Toutefois, chaque entreprise doit être vigilante sur un certain nombre d’écueils à éviter. Des bonnes pratiques permettront également de sécuriser le projet de déploiement dans les temps.

a. Principaux écueils à éviter :

l Sous-estimer le projet : Reléguer la gestion de la donnée et l’évolution des systèmes au second plan, derrière d’autres priorités, fragilise la réussite globale. Ce manque d’anticipation conduit souvent à des retards et à une conformité partielle.

l Anticipation tardive des évolutions techniques : Reporter la prise en compte des adaptations nécessaires des systèmes sources (ERP, outils métiers) peut entraîner des blocages lors du déploiement et compromettre la qualité des données transmises.

l Vision limitée au seul e-Invoicing : Se concentrer uniquement sur la dématérialisation des factures sans intégrer les autres obligations, comme le e-Reporting (ventes, achats) et la gestion du cycle de vie des factures, expose à des risques majeurs de non-conformité.

b. Bonnes pratiques pour sécuriser la qualité et la conformité des données

l Mettre en place une équipe pluridisciplinaire : associer étroitement les équipes opérationnelles et IT pour croiser expertise métier et maîtrise technique. Cette complémentarité est indispensable pour couvrir l’ensemble des besoins et garantir la pertinence des solutions mises en œuvre.

l Maintenir une veille réglementaire active : suivre en continu les évolutions des normes autour des profils et des formats (AFNOR, CEN) et des exigences légales pour anticiper les adaptations nécessaires et rester en conformité.

l Préparer le mapping des données : cartographier précisément les flux / cas d’usage et définir la modélisation des données attendues.

l S’assurer de la disponibilité des données requises dans chacun des systèmes impliqués dans le processus de construction de la facture.

l Tester la qualité des données et les règles de gestion associées (syntaxiques et/ou TVA) : mettre en place des contrôles fréquents et planifier les évolutions des outils pour éviter les incidents lors de la transmission des factures électroniques.

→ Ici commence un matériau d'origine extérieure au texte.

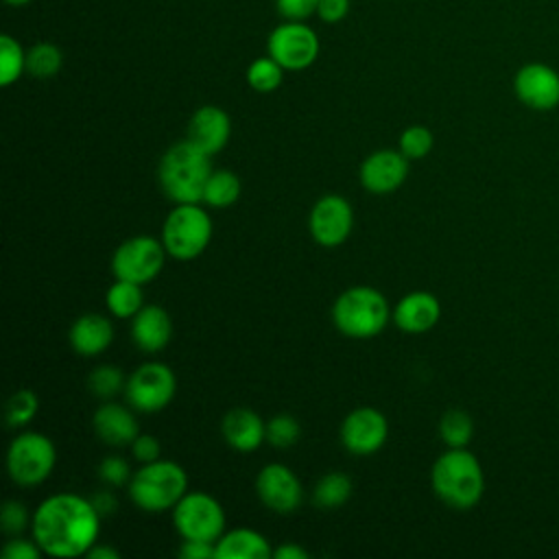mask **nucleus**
I'll return each instance as SVG.
<instances>
[{
    "instance_id": "79ce46f5",
    "label": "nucleus",
    "mask_w": 559,
    "mask_h": 559,
    "mask_svg": "<svg viewBox=\"0 0 559 559\" xmlns=\"http://www.w3.org/2000/svg\"><path fill=\"white\" fill-rule=\"evenodd\" d=\"M92 504L96 507V511L100 513V515H109V513H114L116 511V498H114V493L111 491H98V493H94L92 498Z\"/></svg>"
},
{
    "instance_id": "58836bf2",
    "label": "nucleus",
    "mask_w": 559,
    "mask_h": 559,
    "mask_svg": "<svg viewBox=\"0 0 559 559\" xmlns=\"http://www.w3.org/2000/svg\"><path fill=\"white\" fill-rule=\"evenodd\" d=\"M131 452L140 463H151V461L159 459L162 445L153 435H138L131 443Z\"/></svg>"
},
{
    "instance_id": "423d86ee",
    "label": "nucleus",
    "mask_w": 559,
    "mask_h": 559,
    "mask_svg": "<svg viewBox=\"0 0 559 559\" xmlns=\"http://www.w3.org/2000/svg\"><path fill=\"white\" fill-rule=\"evenodd\" d=\"M212 238V218L199 203H177L164 221L162 242L168 255L192 260L205 251Z\"/></svg>"
},
{
    "instance_id": "473e14b6",
    "label": "nucleus",
    "mask_w": 559,
    "mask_h": 559,
    "mask_svg": "<svg viewBox=\"0 0 559 559\" xmlns=\"http://www.w3.org/2000/svg\"><path fill=\"white\" fill-rule=\"evenodd\" d=\"M299 435H301L299 421L293 415H288V413L273 415L266 421V441L273 448H288V445L297 443Z\"/></svg>"
},
{
    "instance_id": "7ed1b4c3",
    "label": "nucleus",
    "mask_w": 559,
    "mask_h": 559,
    "mask_svg": "<svg viewBox=\"0 0 559 559\" xmlns=\"http://www.w3.org/2000/svg\"><path fill=\"white\" fill-rule=\"evenodd\" d=\"M435 496L459 511L472 509L485 491V476L478 459L465 448H450L430 469Z\"/></svg>"
},
{
    "instance_id": "bb28decb",
    "label": "nucleus",
    "mask_w": 559,
    "mask_h": 559,
    "mask_svg": "<svg viewBox=\"0 0 559 559\" xmlns=\"http://www.w3.org/2000/svg\"><path fill=\"white\" fill-rule=\"evenodd\" d=\"M240 197V179L231 170H212L205 190L203 203L212 207H227L236 203Z\"/></svg>"
},
{
    "instance_id": "412c9836",
    "label": "nucleus",
    "mask_w": 559,
    "mask_h": 559,
    "mask_svg": "<svg viewBox=\"0 0 559 559\" xmlns=\"http://www.w3.org/2000/svg\"><path fill=\"white\" fill-rule=\"evenodd\" d=\"M221 435L238 452H253L266 441V424L251 408H231L221 421Z\"/></svg>"
},
{
    "instance_id": "2f4dec72",
    "label": "nucleus",
    "mask_w": 559,
    "mask_h": 559,
    "mask_svg": "<svg viewBox=\"0 0 559 559\" xmlns=\"http://www.w3.org/2000/svg\"><path fill=\"white\" fill-rule=\"evenodd\" d=\"M39 408V400L31 389H20L15 391L9 402H7V424L11 428L26 426Z\"/></svg>"
},
{
    "instance_id": "a878e982",
    "label": "nucleus",
    "mask_w": 559,
    "mask_h": 559,
    "mask_svg": "<svg viewBox=\"0 0 559 559\" xmlns=\"http://www.w3.org/2000/svg\"><path fill=\"white\" fill-rule=\"evenodd\" d=\"M63 66V52L52 41H37L26 50V74L35 79H52Z\"/></svg>"
},
{
    "instance_id": "7c9ffc66",
    "label": "nucleus",
    "mask_w": 559,
    "mask_h": 559,
    "mask_svg": "<svg viewBox=\"0 0 559 559\" xmlns=\"http://www.w3.org/2000/svg\"><path fill=\"white\" fill-rule=\"evenodd\" d=\"M124 386H127V378L116 365H98L87 376V389L100 400H109L118 395L120 391H124Z\"/></svg>"
},
{
    "instance_id": "e433bc0d",
    "label": "nucleus",
    "mask_w": 559,
    "mask_h": 559,
    "mask_svg": "<svg viewBox=\"0 0 559 559\" xmlns=\"http://www.w3.org/2000/svg\"><path fill=\"white\" fill-rule=\"evenodd\" d=\"M319 0H275V9L284 20L306 22L308 17L317 15Z\"/></svg>"
},
{
    "instance_id": "f257e3e1",
    "label": "nucleus",
    "mask_w": 559,
    "mask_h": 559,
    "mask_svg": "<svg viewBox=\"0 0 559 559\" xmlns=\"http://www.w3.org/2000/svg\"><path fill=\"white\" fill-rule=\"evenodd\" d=\"M100 518L92 500L70 491L52 493L33 513V539L44 555L59 559L81 557L96 544Z\"/></svg>"
},
{
    "instance_id": "cd10ccee",
    "label": "nucleus",
    "mask_w": 559,
    "mask_h": 559,
    "mask_svg": "<svg viewBox=\"0 0 559 559\" xmlns=\"http://www.w3.org/2000/svg\"><path fill=\"white\" fill-rule=\"evenodd\" d=\"M26 72V50L9 33L0 35V85H13Z\"/></svg>"
},
{
    "instance_id": "a19ab883",
    "label": "nucleus",
    "mask_w": 559,
    "mask_h": 559,
    "mask_svg": "<svg viewBox=\"0 0 559 559\" xmlns=\"http://www.w3.org/2000/svg\"><path fill=\"white\" fill-rule=\"evenodd\" d=\"M179 557L181 559H210V557H216V550H214L212 542L183 539L179 546Z\"/></svg>"
},
{
    "instance_id": "4be33fe9",
    "label": "nucleus",
    "mask_w": 559,
    "mask_h": 559,
    "mask_svg": "<svg viewBox=\"0 0 559 559\" xmlns=\"http://www.w3.org/2000/svg\"><path fill=\"white\" fill-rule=\"evenodd\" d=\"M70 345L79 356H98L103 354L111 341H114V328L111 321L98 312L81 314L68 332Z\"/></svg>"
},
{
    "instance_id": "39448f33",
    "label": "nucleus",
    "mask_w": 559,
    "mask_h": 559,
    "mask_svg": "<svg viewBox=\"0 0 559 559\" xmlns=\"http://www.w3.org/2000/svg\"><path fill=\"white\" fill-rule=\"evenodd\" d=\"M389 317V304L384 295L371 286H352L343 290L332 306V321L336 330L349 338L378 336Z\"/></svg>"
},
{
    "instance_id": "a18cd8bd",
    "label": "nucleus",
    "mask_w": 559,
    "mask_h": 559,
    "mask_svg": "<svg viewBox=\"0 0 559 559\" xmlns=\"http://www.w3.org/2000/svg\"><path fill=\"white\" fill-rule=\"evenodd\" d=\"M4 4H9V7H26V4H31L33 0H2Z\"/></svg>"
},
{
    "instance_id": "393cba45",
    "label": "nucleus",
    "mask_w": 559,
    "mask_h": 559,
    "mask_svg": "<svg viewBox=\"0 0 559 559\" xmlns=\"http://www.w3.org/2000/svg\"><path fill=\"white\" fill-rule=\"evenodd\" d=\"M352 496V480L343 472H328L319 478L314 491H312V502L319 509H338L343 507Z\"/></svg>"
},
{
    "instance_id": "c85d7f7f",
    "label": "nucleus",
    "mask_w": 559,
    "mask_h": 559,
    "mask_svg": "<svg viewBox=\"0 0 559 559\" xmlns=\"http://www.w3.org/2000/svg\"><path fill=\"white\" fill-rule=\"evenodd\" d=\"M439 435L448 448H465L474 435V421L469 413L461 408H450L439 419Z\"/></svg>"
},
{
    "instance_id": "ddd939ff",
    "label": "nucleus",
    "mask_w": 559,
    "mask_h": 559,
    "mask_svg": "<svg viewBox=\"0 0 559 559\" xmlns=\"http://www.w3.org/2000/svg\"><path fill=\"white\" fill-rule=\"evenodd\" d=\"M515 98L535 111H550L559 105V72L542 61L524 63L513 76Z\"/></svg>"
},
{
    "instance_id": "f03ea898",
    "label": "nucleus",
    "mask_w": 559,
    "mask_h": 559,
    "mask_svg": "<svg viewBox=\"0 0 559 559\" xmlns=\"http://www.w3.org/2000/svg\"><path fill=\"white\" fill-rule=\"evenodd\" d=\"M212 155L188 138L173 144L159 159L157 177L164 194L175 203H201L205 183L212 175Z\"/></svg>"
},
{
    "instance_id": "c03bdc74",
    "label": "nucleus",
    "mask_w": 559,
    "mask_h": 559,
    "mask_svg": "<svg viewBox=\"0 0 559 559\" xmlns=\"http://www.w3.org/2000/svg\"><path fill=\"white\" fill-rule=\"evenodd\" d=\"M87 557H92V559H118V550H114L109 546H103V544H94L87 550Z\"/></svg>"
},
{
    "instance_id": "b1692460",
    "label": "nucleus",
    "mask_w": 559,
    "mask_h": 559,
    "mask_svg": "<svg viewBox=\"0 0 559 559\" xmlns=\"http://www.w3.org/2000/svg\"><path fill=\"white\" fill-rule=\"evenodd\" d=\"M107 308L114 317L120 319H133L138 314V310L144 306V295H142V286L135 282H127V280H116L109 290H107Z\"/></svg>"
},
{
    "instance_id": "20e7f679",
    "label": "nucleus",
    "mask_w": 559,
    "mask_h": 559,
    "mask_svg": "<svg viewBox=\"0 0 559 559\" xmlns=\"http://www.w3.org/2000/svg\"><path fill=\"white\" fill-rule=\"evenodd\" d=\"M188 491L186 469L166 459L142 463L129 480L131 502L146 513H164L173 509Z\"/></svg>"
},
{
    "instance_id": "0eeeda50",
    "label": "nucleus",
    "mask_w": 559,
    "mask_h": 559,
    "mask_svg": "<svg viewBox=\"0 0 559 559\" xmlns=\"http://www.w3.org/2000/svg\"><path fill=\"white\" fill-rule=\"evenodd\" d=\"M57 463V448L44 432H22L7 450V469L13 483L35 487L44 483Z\"/></svg>"
},
{
    "instance_id": "dca6fc26",
    "label": "nucleus",
    "mask_w": 559,
    "mask_h": 559,
    "mask_svg": "<svg viewBox=\"0 0 559 559\" xmlns=\"http://www.w3.org/2000/svg\"><path fill=\"white\" fill-rule=\"evenodd\" d=\"M408 175V157L402 151L382 148L367 155L360 164V186L371 194H389L397 190Z\"/></svg>"
},
{
    "instance_id": "5701e85b",
    "label": "nucleus",
    "mask_w": 559,
    "mask_h": 559,
    "mask_svg": "<svg viewBox=\"0 0 559 559\" xmlns=\"http://www.w3.org/2000/svg\"><path fill=\"white\" fill-rule=\"evenodd\" d=\"M216 559H271L273 548L269 539L253 528H231L223 533L216 544Z\"/></svg>"
},
{
    "instance_id": "4468645a",
    "label": "nucleus",
    "mask_w": 559,
    "mask_h": 559,
    "mask_svg": "<svg viewBox=\"0 0 559 559\" xmlns=\"http://www.w3.org/2000/svg\"><path fill=\"white\" fill-rule=\"evenodd\" d=\"M389 437L386 417L371 406L354 408L341 424V443L356 456H369L378 452Z\"/></svg>"
},
{
    "instance_id": "f704fd0d",
    "label": "nucleus",
    "mask_w": 559,
    "mask_h": 559,
    "mask_svg": "<svg viewBox=\"0 0 559 559\" xmlns=\"http://www.w3.org/2000/svg\"><path fill=\"white\" fill-rule=\"evenodd\" d=\"M131 469H129V463L122 459V456H105L100 463H98V478L107 485H114V487H120L124 483L131 480Z\"/></svg>"
},
{
    "instance_id": "ea45409f",
    "label": "nucleus",
    "mask_w": 559,
    "mask_h": 559,
    "mask_svg": "<svg viewBox=\"0 0 559 559\" xmlns=\"http://www.w3.org/2000/svg\"><path fill=\"white\" fill-rule=\"evenodd\" d=\"M349 13V0H319L317 17L325 24H336Z\"/></svg>"
},
{
    "instance_id": "1a4fd4ad",
    "label": "nucleus",
    "mask_w": 559,
    "mask_h": 559,
    "mask_svg": "<svg viewBox=\"0 0 559 559\" xmlns=\"http://www.w3.org/2000/svg\"><path fill=\"white\" fill-rule=\"evenodd\" d=\"M321 50L319 35L306 22L284 20L266 37V55H271L286 72L310 68Z\"/></svg>"
},
{
    "instance_id": "f8f14e48",
    "label": "nucleus",
    "mask_w": 559,
    "mask_h": 559,
    "mask_svg": "<svg viewBox=\"0 0 559 559\" xmlns=\"http://www.w3.org/2000/svg\"><path fill=\"white\" fill-rule=\"evenodd\" d=\"M354 227V210L349 201L341 194L321 197L308 216L310 236L321 247H338L343 245Z\"/></svg>"
},
{
    "instance_id": "6ab92c4d",
    "label": "nucleus",
    "mask_w": 559,
    "mask_h": 559,
    "mask_svg": "<svg viewBox=\"0 0 559 559\" xmlns=\"http://www.w3.org/2000/svg\"><path fill=\"white\" fill-rule=\"evenodd\" d=\"M92 426L96 437L114 448L131 445L133 439L140 435L135 415L127 406L116 402L100 404L92 417Z\"/></svg>"
},
{
    "instance_id": "37998d69",
    "label": "nucleus",
    "mask_w": 559,
    "mask_h": 559,
    "mask_svg": "<svg viewBox=\"0 0 559 559\" xmlns=\"http://www.w3.org/2000/svg\"><path fill=\"white\" fill-rule=\"evenodd\" d=\"M275 559H308V552L297 544H282L273 550Z\"/></svg>"
},
{
    "instance_id": "aec40b11",
    "label": "nucleus",
    "mask_w": 559,
    "mask_h": 559,
    "mask_svg": "<svg viewBox=\"0 0 559 559\" xmlns=\"http://www.w3.org/2000/svg\"><path fill=\"white\" fill-rule=\"evenodd\" d=\"M173 336L170 314L162 306H142L131 319V338L138 349L146 354L162 352Z\"/></svg>"
},
{
    "instance_id": "c9c22d12",
    "label": "nucleus",
    "mask_w": 559,
    "mask_h": 559,
    "mask_svg": "<svg viewBox=\"0 0 559 559\" xmlns=\"http://www.w3.org/2000/svg\"><path fill=\"white\" fill-rule=\"evenodd\" d=\"M0 522H2V531L9 533V535H17L26 528L28 524V511L22 502L17 500H9L4 502L2 507V513H0Z\"/></svg>"
},
{
    "instance_id": "c756f323",
    "label": "nucleus",
    "mask_w": 559,
    "mask_h": 559,
    "mask_svg": "<svg viewBox=\"0 0 559 559\" xmlns=\"http://www.w3.org/2000/svg\"><path fill=\"white\" fill-rule=\"evenodd\" d=\"M284 72L286 70L271 55L258 57L247 68V83L251 90H255L260 94H269L282 85Z\"/></svg>"
},
{
    "instance_id": "2eb2a0df",
    "label": "nucleus",
    "mask_w": 559,
    "mask_h": 559,
    "mask_svg": "<svg viewBox=\"0 0 559 559\" xmlns=\"http://www.w3.org/2000/svg\"><path fill=\"white\" fill-rule=\"evenodd\" d=\"M255 493L269 511L286 515L299 509L304 489L290 467L282 463H269L255 476Z\"/></svg>"
},
{
    "instance_id": "a211bd4d",
    "label": "nucleus",
    "mask_w": 559,
    "mask_h": 559,
    "mask_svg": "<svg viewBox=\"0 0 559 559\" xmlns=\"http://www.w3.org/2000/svg\"><path fill=\"white\" fill-rule=\"evenodd\" d=\"M441 317L439 299L428 290H415L402 297L393 310V321L402 332L421 334L437 325Z\"/></svg>"
},
{
    "instance_id": "9d476101",
    "label": "nucleus",
    "mask_w": 559,
    "mask_h": 559,
    "mask_svg": "<svg viewBox=\"0 0 559 559\" xmlns=\"http://www.w3.org/2000/svg\"><path fill=\"white\" fill-rule=\"evenodd\" d=\"M166 247L153 236H133L120 242L111 255V273L116 280L135 282L140 286L153 282L166 262Z\"/></svg>"
},
{
    "instance_id": "4c0bfd02",
    "label": "nucleus",
    "mask_w": 559,
    "mask_h": 559,
    "mask_svg": "<svg viewBox=\"0 0 559 559\" xmlns=\"http://www.w3.org/2000/svg\"><path fill=\"white\" fill-rule=\"evenodd\" d=\"M44 552L35 539H24V537H13L7 542L2 548L4 559H39Z\"/></svg>"
},
{
    "instance_id": "6e6552de",
    "label": "nucleus",
    "mask_w": 559,
    "mask_h": 559,
    "mask_svg": "<svg viewBox=\"0 0 559 559\" xmlns=\"http://www.w3.org/2000/svg\"><path fill=\"white\" fill-rule=\"evenodd\" d=\"M173 524L183 539L216 544L225 533V511L214 496L205 491H186L173 507Z\"/></svg>"
},
{
    "instance_id": "9b49d317",
    "label": "nucleus",
    "mask_w": 559,
    "mask_h": 559,
    "mask_svg": "<svg viewBox=\"0 0 559 559\" xmlns=\"http://www.w3.org/2000/svg\"><path fill=\"white\" fill-rule=\"evenodd\" d=\"M177 391V378L164 362H144L129 378L124 397L140 413H157L166 408Z\"/></svg>"
},
{
    "instance_id": "72a5a7b5",
    "label": "nucleus",
    "mask_w": 559,
    "mask_h": 559,
    "mask_svg": "<svg viewBox=\"0 0 559 559\" xmlns=\"http://www.w3.org/2000/svg\"><path fill=\"white\" fill-rule=\"evenodd\" d=\"M435 138L430 133V129L421 127V124H413L406 127L400 135V151L408 157V159H421L432 151Z\"/></svg>"
},
{
    "instance_id": "f3484780",
    "label": "nucleus",
    "mask_w": 559,
    "mask_h": 559,
    "mask_svg": "<svg viewBox=\"0 0 559 559\" xmlns=\"http://www.w3.org/2000/svg\"><path fill=\"white\" fill-rule=\"evenodd\" d=\"M231 135V118L218 105L199 107L188 122V140L207 155L225 148Z\"/></svg>"
}]
</instances>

l Accompagner la conduite du changement : sensibiliser et former les Directions Fiscales et les équipes concernées permet d’intégrer durablement les nouvelles pratiques et d’anticiper les attentes liées à l’exploitation des données transmises.

c. Transformer la contrainte en opportunité

La structuration et la maîtrise de la donnée doivent être perçues comme un levier d’optimisation : amélioration de la qualité de l’information, rationalisation des processus internes et anticipation des contrôles fiscaux. Pour réussir, il est essentiel d’impliquer fortement les Directions, d’aligner les équipes et d’adopter une démarche proactive, notamment en vue des futures obligations européennes telles que VIDA.

En conclusion :

L’évolution des normes européennes autour de la facture électronique, portée par le standard EN16931 et ses extensions, impose une transformation profonde des pratiques et des systèmes d’information des entreprises.

L’articulation rigoureuse entre données référentielles et transactionnelles, la maîtrise des règles de gestion et l’anticipation des évolutions réglementaires deviennent des facteurs clés de succès pour garantir la conformité, la qualité et la sécurité des échanges.

La réussite d’un projet de facturation électronique ne repose pas uniquement sur la technique, mais sur une approche globale, mobilisant toutes les parties prenantes, et une gouvernance adaptée. Finalement, transformer ces contraintes réglementaires en véritables opportunités permettra aux entreprises d’optimiser leurs processus, de renforcer la fiabilité de leurs flux et de se positionner avantageusement face aux futures exigences européennes.